• [WHAT TO DO] Would you return the records below character for character, without any images?
(Beginning of GIVEN RECORDS)
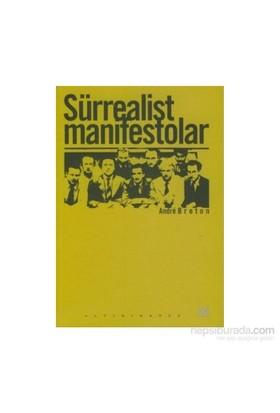 Sürrealist Manifestolar-Andre Breton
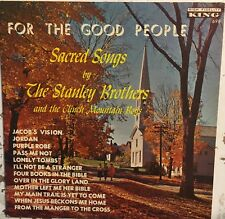 STANLEY BROTHERS For The Good People Sacred Songs Clinch Mountain Boys VG LP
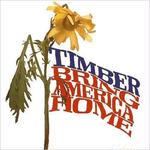 Bring America Home / Timber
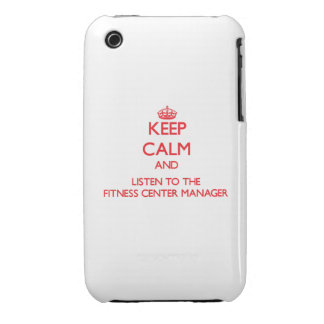Keep Calm and Listen to the Fitness Center Manager iPhone 3 Covers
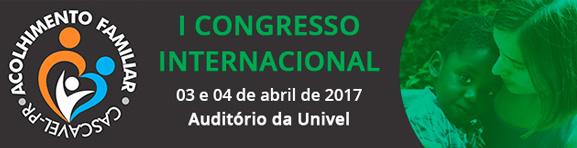 1° Congresso Internacional de Acolhimento Familiar - Cascavel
(End of GIVEN RECORDS)
• [RESPONSE]
 Sürrealist Manifestolar-Andre Breton
 STANLEY BROTHERS For The Good People Sacred Songs Clinch Mountain Boys VG LP
 Bring America Home / Timber
Keep Calm and Listen to the Fitness Center Manager iPhone 3 Covers
 1° Congresso Internacional de Acolhimento Familiar - Cascavel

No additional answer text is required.